所以试图从jet.com抓取动态加载的页面,实际的网址是:
https://jet.com/product/Pringles-Pizza-Potato-Crisps-55-Oz/b809dbfac8de4758b3234a82ff562fd5
我在下面包含了我的蜘蛛,页面在Chrome浏览器中加载,但加载器没有返回任何结果。完全诚实,我对python和scrapy非常陌生,今天早上刚刚开始玩Selenium,不幸的是,当你能找到它时,使用Scrapy和Selenium以及项目加载器的文档有点受欢迎。任何提示都会有所帮助,我担心这可能是一个明显的错误,但我不能很快看到它。
import scrapy
from scrapy.loader import ItemLoader
from JetScrape.items import ProductLoader, JetProduct
import datetime
from selenium import webdriver
import time
class JetSpider(scrapy.Spider):
name = "jet"
allowed_domains = ["jet.com"]
with open("JetURL.txt", "rt") as f:
start_urls = [url.strip() for url in f.readlines()]
def __init__(self):
scrapy.Spider.__init__(self)
self.br = webdriver.Chrome()
def _del_(self):
self.br.close()
def parse(self, response):
self.br.get(response.url)
time.sleep(3)
Today = datetime.datetime.now()
jetload = ProductLoader(item=JetProduct(), selector=self.br.page_source)
jetload.add_xpath("jetprice", "//span[@class='formatted-value']/text()")
jetload.add_xpath("jettitle", "//h1[@class='name']/text()")
jetload.add_value("jetLast_Updated", Today)
yield jetload.load_item()
答案 0 :(得分:0)
您应该将scrapy选择器项传递给ItemLoader函数。
您可以尝试以下修改:
from scrapy import Selector
...
def parse(self, response):
...
br_selector = Selector(text = self.br.page_source)
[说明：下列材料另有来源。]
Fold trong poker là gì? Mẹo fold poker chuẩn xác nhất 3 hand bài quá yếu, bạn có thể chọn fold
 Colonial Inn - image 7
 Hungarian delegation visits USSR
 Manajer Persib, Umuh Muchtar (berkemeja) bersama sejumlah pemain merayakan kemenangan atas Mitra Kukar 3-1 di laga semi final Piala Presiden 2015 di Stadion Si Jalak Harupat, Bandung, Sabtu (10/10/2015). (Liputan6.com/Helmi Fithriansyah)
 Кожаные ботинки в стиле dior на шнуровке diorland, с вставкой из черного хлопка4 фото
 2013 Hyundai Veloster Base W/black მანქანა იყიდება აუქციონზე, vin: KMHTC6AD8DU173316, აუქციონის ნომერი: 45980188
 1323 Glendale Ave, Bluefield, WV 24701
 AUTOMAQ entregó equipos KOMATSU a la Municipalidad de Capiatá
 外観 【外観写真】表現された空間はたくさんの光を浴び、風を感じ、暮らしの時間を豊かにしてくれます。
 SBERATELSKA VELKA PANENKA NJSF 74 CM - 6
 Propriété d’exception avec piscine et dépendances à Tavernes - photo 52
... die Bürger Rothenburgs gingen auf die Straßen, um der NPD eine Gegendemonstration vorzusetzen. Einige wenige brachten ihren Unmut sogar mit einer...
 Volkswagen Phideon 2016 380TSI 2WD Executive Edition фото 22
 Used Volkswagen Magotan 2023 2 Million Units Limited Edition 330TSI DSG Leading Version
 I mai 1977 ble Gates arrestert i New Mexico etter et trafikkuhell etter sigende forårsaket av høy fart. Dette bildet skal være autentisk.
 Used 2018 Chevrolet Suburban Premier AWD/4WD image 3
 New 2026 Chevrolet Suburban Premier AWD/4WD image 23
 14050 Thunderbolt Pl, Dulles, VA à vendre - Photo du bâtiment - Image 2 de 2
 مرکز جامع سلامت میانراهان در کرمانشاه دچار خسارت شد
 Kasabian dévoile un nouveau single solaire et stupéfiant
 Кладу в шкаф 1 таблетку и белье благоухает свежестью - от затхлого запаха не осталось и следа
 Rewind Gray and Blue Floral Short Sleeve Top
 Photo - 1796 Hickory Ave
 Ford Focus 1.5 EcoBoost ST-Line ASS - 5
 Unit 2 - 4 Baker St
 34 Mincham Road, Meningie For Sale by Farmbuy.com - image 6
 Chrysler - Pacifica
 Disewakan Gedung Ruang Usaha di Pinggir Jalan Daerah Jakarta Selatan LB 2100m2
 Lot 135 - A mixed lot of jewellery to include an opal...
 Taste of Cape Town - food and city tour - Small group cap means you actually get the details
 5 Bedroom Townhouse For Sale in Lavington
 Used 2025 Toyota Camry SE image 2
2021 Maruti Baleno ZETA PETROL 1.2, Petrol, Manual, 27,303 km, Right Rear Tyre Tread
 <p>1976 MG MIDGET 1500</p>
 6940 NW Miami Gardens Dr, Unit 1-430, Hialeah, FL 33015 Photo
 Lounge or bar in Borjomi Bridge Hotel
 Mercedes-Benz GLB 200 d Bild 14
jetload = ProductLoader(item = JetProduct(), selector = br_selector)
完整的蜘蛛代码应如下所示:
import datetime
import time
import scrapy
from selenium import webdriver
from scrapy import Selector
from scrapy.loader import ItemLoader
from JetScrape.items import ProductLoader, JetProduct
class JetSpider(scrapy.Spider):
name = "jet"
allowed_domains = ["jet.com"]
with open("JetURL.txt", "rt") as f:
start_urls = [url.strip() for url in f.readlines()]
def __init__(self):
scrapy.Spider.__init__(self)
self.br = webdriver.Chrome()
def _del_(self):
self.br.close()
def parse(self, response):
self.br.get(response.url)
time.sleep(3)
Today = datetime.datetime.now()
br_selector = Selector(text = self.br.page_source)
jetload = ProductLoader(item=JetProduct(), selector=br_selector)
jetload.add_xpath("jetprice", "//span[@class='formatted-value']/text()")
jetload.add_xpath("jettitle", "//h1[@class='name']/text()")
jetload.add_value("jetLast_Updated", Today)
yield jetload.load_item()
如果这不起作用,请发布您的items.py
内容,以便重现完整的抓取工具。